Mica on my side, under me. But when I turn around to look at the inland, I'm also thinking that blankets are not the same as friends. Even if Misha thought twill and felt served a purpose. I smudged further at the oily drips, and wondered whether I should start to invite my muses to see me here. I brought the charcoal and the other supplies I would need. I think it was ten people I asked to breathe a breath into a box, just to push out air and let me close it behind them. I tried to captured their dew drops in their voices that sprayed out when they spoke. And maybe I thought I was getting some of that spirit that makes them talk or makes them who they are, gives them power, so that it might transfer over to me and give me strength, or allow me to find words that I don’t didn’t know. I wonder if all these dewy drops make up all the roles that Mattie and I used to put on like camouflage. I opened my mouth, tempted to shake out the emptiness of the small flip-lid plastic box. An old orange Tic-Tac container with a flip- lid. Like Salbutamol or Ventolin inhalers, my shortness of breath neededs the air of someone else’s concern.

In Bella Bella, I have seen everyone around me doing different things. Some of them doing things so well, teaching and building and making art, and trying to preserve or conserve and some have left, looking to the shoreline, let’s say. Something different is pulling, some of my friends are no longer playing, they are becoming the spies and the agents that we considered over a decade ago. And I kind of think that I’m stuck in between, because I dream a lot of things that I want to do, like: perform on a stage, sing well, or act well, perform in any case. And be watched by people. And I dream of building things and want to know how to build things, be someone whom people consult. A professional. I want to be that. I want to fix the ruins. But I also just want to make sure people are okay, I want to look after them, and make sure that no one is suffering.

My spine starts to hurt.

Ten little spirit residues now in me, in little compartments. I tuck the orange box into my jacket pocket. The wind is pulling back, slowing down. By the time I have rolled myself out from under Mica, I look over to the lean-to and it’s gone. Nothing there. Turn my head the other way, and the splintered cedar planks of the cannery are gone. Ship. Nothing. Nothing left. My boat, my boat by the dock, gone. I feel heat rising inside me. “Ah come on.” What is this?.

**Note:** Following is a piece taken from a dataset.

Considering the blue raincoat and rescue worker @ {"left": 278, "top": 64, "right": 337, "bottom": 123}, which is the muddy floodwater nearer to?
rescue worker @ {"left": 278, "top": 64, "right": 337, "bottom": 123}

Look at this. My hands catch me fluttering my arms and I’m stopped dead in my tracks, gazing at their fine wrinkles play and spotted constellations. I breathe in quickly, and after twenty years of returning back to this ruinous place, I’ve remembered why I left when I was 26. I don’t feel it anymore, this sense of what next, and do I trust I can do it. Or worse, that I have potential and nothing ever happens. But I’ve done it. I’ve changed the in-between that lived here. The abandoned ruins are gone, but foronly one fixed dock and one clean fueling station left. I get up, and see a tall figure hunched over a long wooden rack. A long line of salmon are strung up and drying out. Am I a healer? Did I do this? I don’t know, but I think I am finally the manna.. I lay Mica down on the ground, its long, tattered shape cocooning the rocks beneath it, silvery white and slag black knit together.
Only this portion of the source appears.